**WHAT TO PRODUCE**. State how many lines in the items below contain the word "water". Reply with the number alone.
#### MATERIAL PROVIDED
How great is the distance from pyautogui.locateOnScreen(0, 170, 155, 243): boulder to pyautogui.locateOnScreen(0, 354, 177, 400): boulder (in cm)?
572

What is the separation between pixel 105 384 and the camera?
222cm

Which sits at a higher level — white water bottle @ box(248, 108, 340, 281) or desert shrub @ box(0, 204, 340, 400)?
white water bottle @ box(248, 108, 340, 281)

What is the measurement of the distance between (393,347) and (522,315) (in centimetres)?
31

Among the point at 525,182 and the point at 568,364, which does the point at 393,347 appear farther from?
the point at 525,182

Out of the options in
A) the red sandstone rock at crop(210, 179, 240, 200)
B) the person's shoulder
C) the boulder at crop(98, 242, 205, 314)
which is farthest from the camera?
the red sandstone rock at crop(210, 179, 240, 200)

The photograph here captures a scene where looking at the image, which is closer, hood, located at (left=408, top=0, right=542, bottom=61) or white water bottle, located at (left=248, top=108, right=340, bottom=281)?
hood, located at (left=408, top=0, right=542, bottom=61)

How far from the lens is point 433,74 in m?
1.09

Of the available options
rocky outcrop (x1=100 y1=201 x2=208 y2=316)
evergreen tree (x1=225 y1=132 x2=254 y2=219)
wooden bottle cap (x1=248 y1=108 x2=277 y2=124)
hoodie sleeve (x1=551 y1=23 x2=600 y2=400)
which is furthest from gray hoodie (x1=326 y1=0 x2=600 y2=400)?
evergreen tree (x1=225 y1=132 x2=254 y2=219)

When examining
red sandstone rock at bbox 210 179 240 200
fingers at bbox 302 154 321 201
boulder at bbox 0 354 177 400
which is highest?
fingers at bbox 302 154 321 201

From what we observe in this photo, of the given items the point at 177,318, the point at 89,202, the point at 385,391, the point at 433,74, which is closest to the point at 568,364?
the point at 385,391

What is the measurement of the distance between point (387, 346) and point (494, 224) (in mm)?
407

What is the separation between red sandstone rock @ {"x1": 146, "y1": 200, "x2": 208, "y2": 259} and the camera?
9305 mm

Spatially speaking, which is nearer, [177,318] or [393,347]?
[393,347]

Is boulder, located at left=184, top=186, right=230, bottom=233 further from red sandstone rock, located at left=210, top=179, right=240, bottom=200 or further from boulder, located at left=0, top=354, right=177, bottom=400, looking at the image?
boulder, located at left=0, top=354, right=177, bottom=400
########
**OUTPUT BELOW**. 3